• SUPPLIED PASSAGE:
———

Sunday 24 June 2012

Sheath your swords, dOCUMENTA 13 opens in Afghanistan today



National gallery, Kabul, Afghanistan
 For the first time, one of the biggest events in the art world's calendar, dOCUMENTA 13, holds outside Germany, in addition to its traditional Kassel home shows.
   While the Kassel section opened few weeks ago, 27 artists from 13 countries are gathering today June 24 to July 19, 2012 at the National Gallery Kabul, and Bamiyan in Afghanistan,. The Kabul and Bamiyan event is in collaboration with the Goethe Institut, Afghanistan.
  The breakdown of artists and the countries represented include Afghanistan (13), Argentina (1), France (1), United Kingdom (1), Egypt (1), USA (3), Germany (3), Italy (2), Mexico (2), Belgium (1), Lebanon (1), Poland (1), South Africa (1).
 Other parallel events outside Kassel hold in  Cairo, Egypt and Canada's Banff National Park.
 Kabul, according to the organizers will host an exhibition, film series and part of a photo collage whose second half can be seen in Kassel.
Directed by Carolyn Christov-Bakargiev, the organisers explains that the 2012 edition explores spaces and places where rebuilding collapsed interests and recovery are of immediate priority.
  Christov-Bakargiev says “War creates facts, but art, too, creates fact of a different order, and art has a major role to play in social processes of reconstruction through imagination. The first documenta opened in 1955 after a terrible period of dictatorship and conflict. Although different and dissimilar to what has happened in Afghanistan, experiences are shared in the moment of rethinking one’s society, at the juncture of where art is felt to be autonomous and an international common language of shared ideals and practices.”

———

• SUPPLIED INFORMATION:
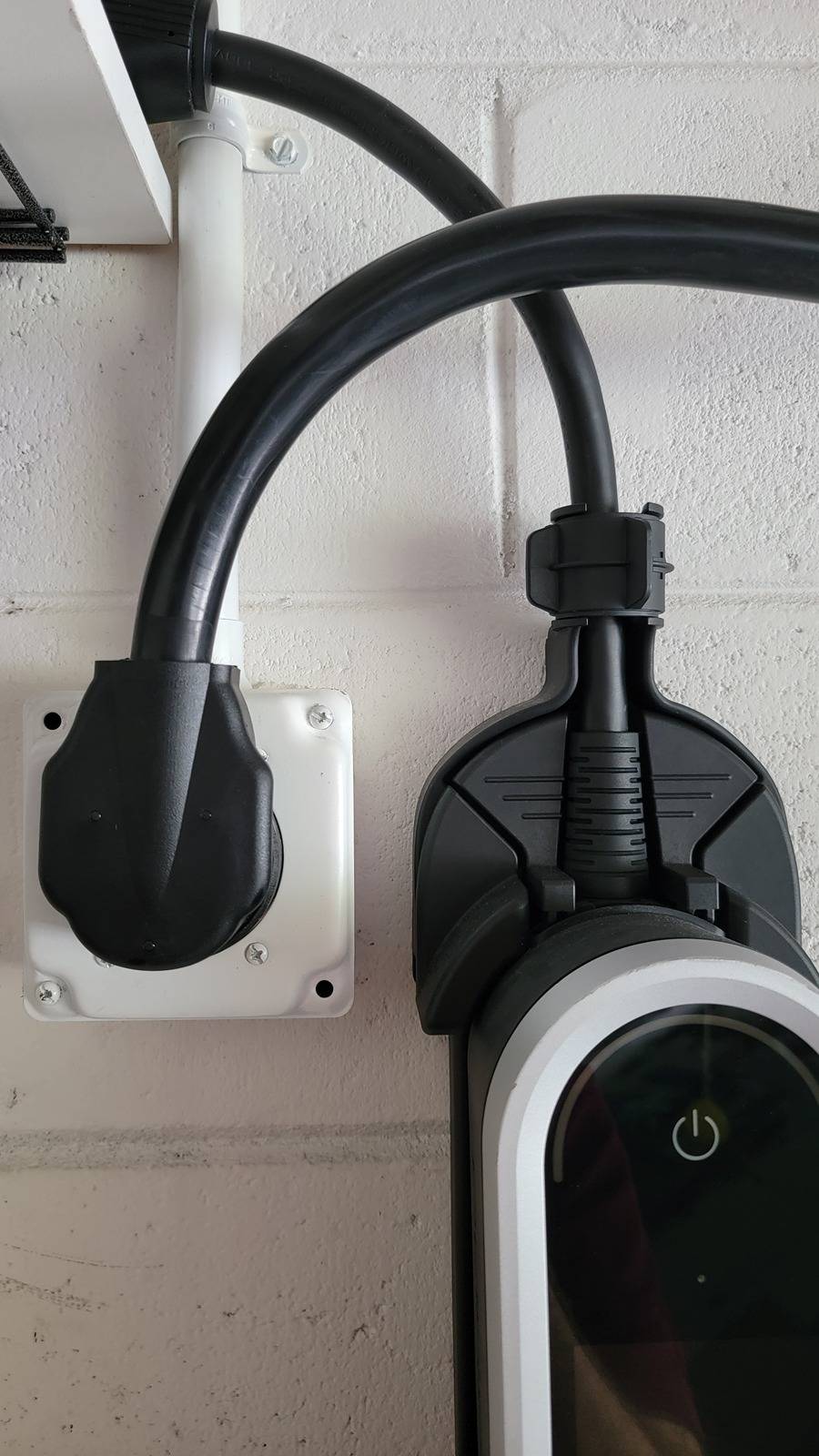 Porsche Taycan Porsche Reimbursement for a non-Porsche wall charger 1000001874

———

• ACTIVITY:
Continue the article about dOCUMENTA 13 opening in Afghanistan, starting after its last sentence.

• REPLY TO THE EXERCISE:
 With a target to attract more than 750, 000 visitors to the western German town of Kassel over its 100-day run, the main event was projected to attract more than 245 artists, scientists and curators from 55 different countries, displaying along a route through the city, winding through art galleries and churches to more unusual locations such as a cinema, and outdoors.
 On the 2012 edition, and the argument about what art and content,  Christov-Bakargiev states: "What some of these participants do, and what they 'exhibit' at documenta may or may not be art. However, their acts, gestures, thoughts, and knowledges produce and are produced by circumstances that are readable by art, aspects that art can cope with and absorb," explained Christov-Bakargiev to the press on Wednesday. "The borders between what is art and what is not art are becoming less and less important."
That is also a concept: "Documenta is a state of mind."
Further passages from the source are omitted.